- TASK BRIEF -
Output every line of the material exactly, omitting images.

- RECORDED INFORMATION -
■ ■ ■ ■

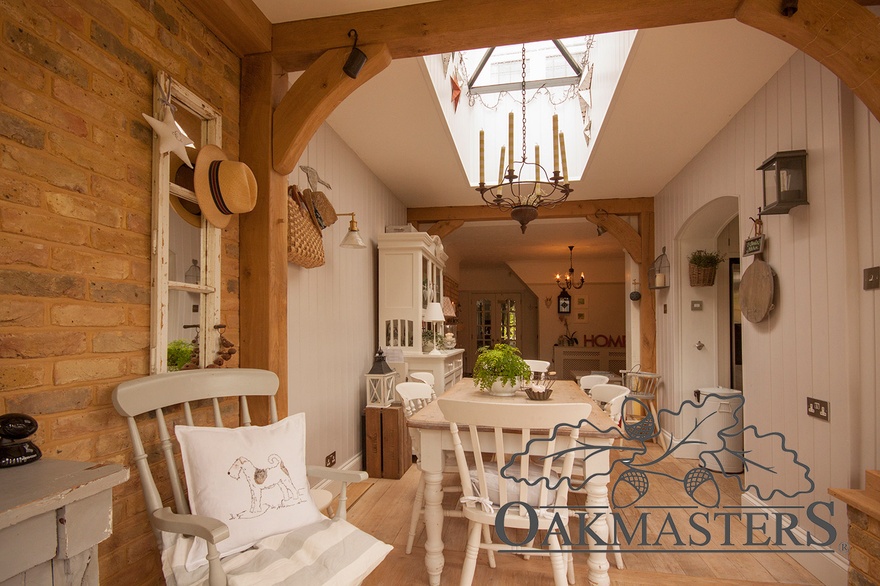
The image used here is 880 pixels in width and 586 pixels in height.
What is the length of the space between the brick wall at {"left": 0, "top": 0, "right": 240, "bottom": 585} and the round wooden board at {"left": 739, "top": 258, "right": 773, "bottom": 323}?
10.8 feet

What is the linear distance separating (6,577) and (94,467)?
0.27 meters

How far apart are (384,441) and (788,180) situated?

■ ■ ■ ■

- EXERCISE RESULT -
The image used here is 880 pixels in width and 586 pixels in height.
What is the length of the space between the brick wall at {"left": 0, "top": 0, "right": 240, "bottom": 585} and the round wooden board at {"left": 739, "top": 258, "right": 773, "bottom": 323}?
10.8 feet

What is the linear distance separating (6,577) and (94,467)?
0.27 meters

How far apart are (384,441) and (788,180) situated?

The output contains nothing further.